NVIDIA Releases Nemotron-Labs-TwoTower: an Open-Weight Diffusion Language Model Built on a Frozen Autoregressive Nemotron-3-Nano-30B-A3B Backbone

Spread the love

NVIDIA has released Nemotron-Labs-Two TowerA diffusion language model built on a pre-trained autoregressive backbone. It is shipped as an open source under the NVIDIA Nemotron Open Model License. This release targets the throughput bottleneck in text generation.

Autoregressive (AR) models decode one token at a time. That sequential process generation limits throughput. Discrete diffusion language models take another approach. They generate tokens in parallel and refine them iteratively.

Most diffusion language models use one network for two tasks. It represents clean tokens and rejects corrupt tokens at every step. Two Tower separates these jobs into two towers. It maintains 98.7% of the overall benchmark quality of the AR baseline. It also reports 2.42× higher wall-clock generation throughput.

Table of Contents

TL;DR

Tootower splits propagation into a frozen AR reference tower and a trained denoiser tower.
It retains 98.7% AR quality at 2.42× throughput (γ=0.8, S=16, 2×H100).
The denoiser was trained on ~2.1T tokens; 25T was used in the spinal cord.

A checkpoint runs diffusion, mock-AR and AR decoding modes.

Nemotron-Labs-Two Tower

TuTower is a block-wise autoregressive diffusion model. It is accelerated on the Nemotron-3-Nano-30B-A3B, an open-weight hybrid backbone. That backbone connects the Mamba-2, Self-Attention and Mixing of Experts (MOE) layers.

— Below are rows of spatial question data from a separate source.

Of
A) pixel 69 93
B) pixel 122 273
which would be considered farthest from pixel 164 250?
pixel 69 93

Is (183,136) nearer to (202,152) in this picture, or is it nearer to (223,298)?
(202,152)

Each tower has 52 layers: 23 Mamba-2, 6 self-attention, and 23 MoE. Released Checkpoint ships both towers, approximately 60B total parameters. Active parameters per token are approximately 3B per tower. The MoE uses 128 regular experts, of which 6 are active, plus 2 shared experts.

Both towers start out as copies of the same Backbone checkpoint. Only the denoiser tower is trained. AR reference tower remains frozen. The denoiser was trained on ~2.1T tokens, a fraction of Backbone’s 25T-token pretraining.

How do two towers work

AR Reference Tower runs quickly and efficiently on committed tokens. This generates the per-layer KV cache and the final Mamba-2 state. This preserves the auto-regressive ability of the spinal cord.

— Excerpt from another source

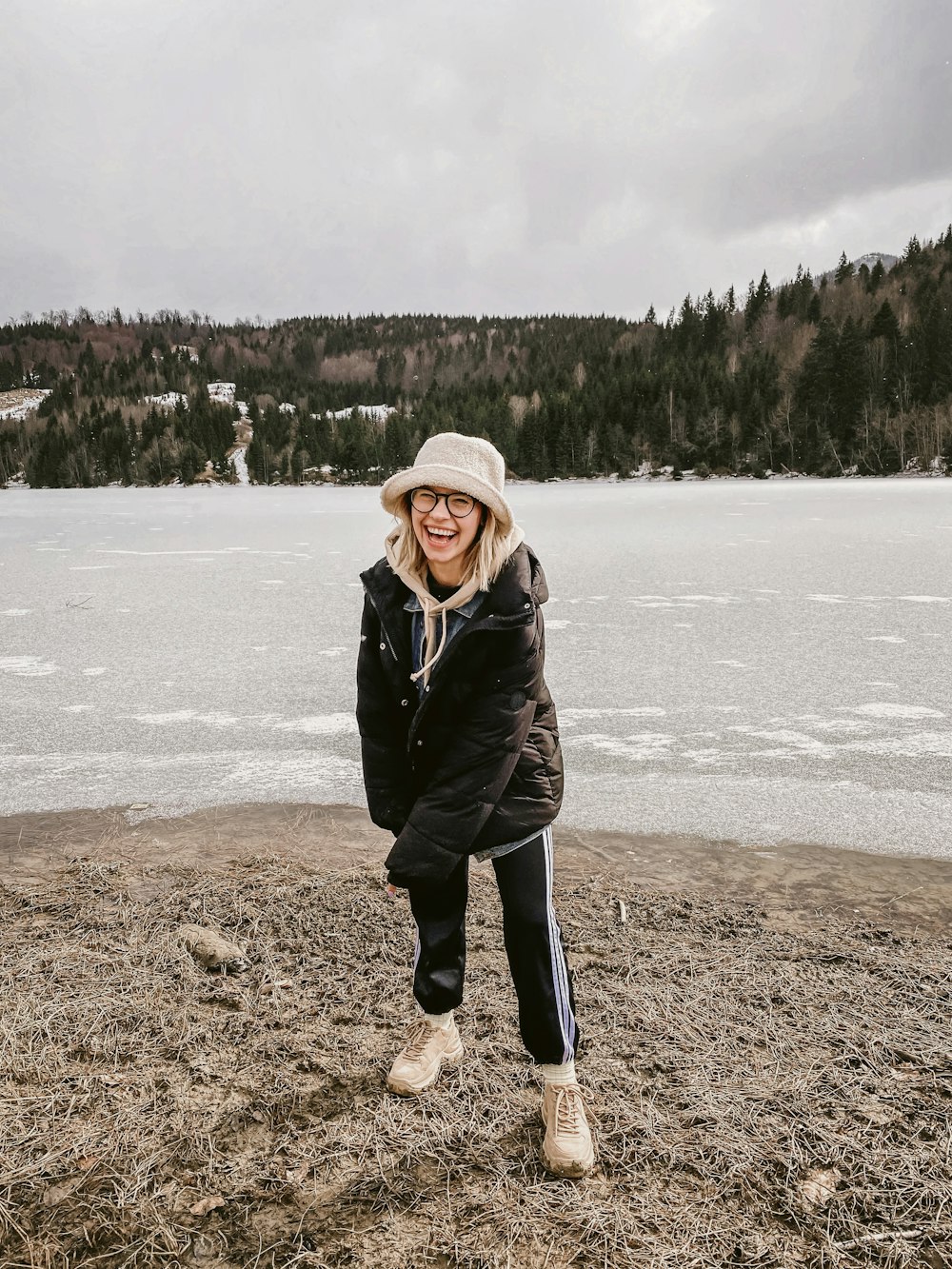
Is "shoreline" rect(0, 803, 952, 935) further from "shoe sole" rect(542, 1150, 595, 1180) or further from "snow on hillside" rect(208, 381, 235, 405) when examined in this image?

Diffusion denoiser tower refines noisy blocks. Within a block, it uses bidirectional in-block attention. It remains causal with respect to previous clean blocks.

The towers are connected layer by layer. denoiser layer I Cross-attends to the reference tower layer I. This layer-aligned cross-attention provides multi-level access to spinal representations. The former approaches only broadcast the last hidden state.

Two more denoiser modifications matter. The Mamba-2 layers obtain their initial state from the Mamba state of the reference tower. The diffusion timestep controls each layer through adaLN-single time conditioning. That adaLN module only adds ~1.5M parameters.

Generation proceeds block by block. Each block starts like this S [MASK] Token. denoiser refines it Tea phase, then commits it. Reference Tower then processes the committed token to update its cache.

This explains why multiple denoising stages can still outperform one-token decoding. Autoregressive decoding returns exactly one token per step. TooTower offers a number of tokens per stage at the beginning of refinement.

Standard

Evaluations use BF16 on a 2×H100 GPU. The default operating point is confidence unmasking, threshold γ=0.8, block size S=16. The table compares the AR baseline with TwoTower propagation decoding.

Work	Nemotron-3-Nano-30B-A3B(AR)	Nemotron-Labs-Two Tower (Diffusion)
MMLU (5-shot, ACC)	78.56	78.24
MMLU-Pro (5-shot, COT EM)	62.59	60.93
ARC-Challenge (25-shot, ACC_Norm)	91.72	92.66
Winogrande (5-shot, ACC)	76.09	76.09
Race (0-shot, acc)	88.90	88.90
HumanEval (0-shot)	79.27	75.58
MBPP-Hygiene (3-Shot)	74.71	74.28
GSM8K (8-shot, ACC)	92.49	90.14
MATH-500 (4-shot)	84.40	80.60
MMLU Global Lite (5-Shot)	73.97	73.94
MGSM (8-shot, average acc)	80.80	80.40
quality maintained	100%	98.7%
Generation Throughput(×AR)	1.0×	2.42×

Common sense AR remains within about one point of the baseline. Code and math show slight degradation. General knowledge and multilingual scores have recovered or improved slightly. Decreasing γ results in more tokens per step and increases throughput with less quality.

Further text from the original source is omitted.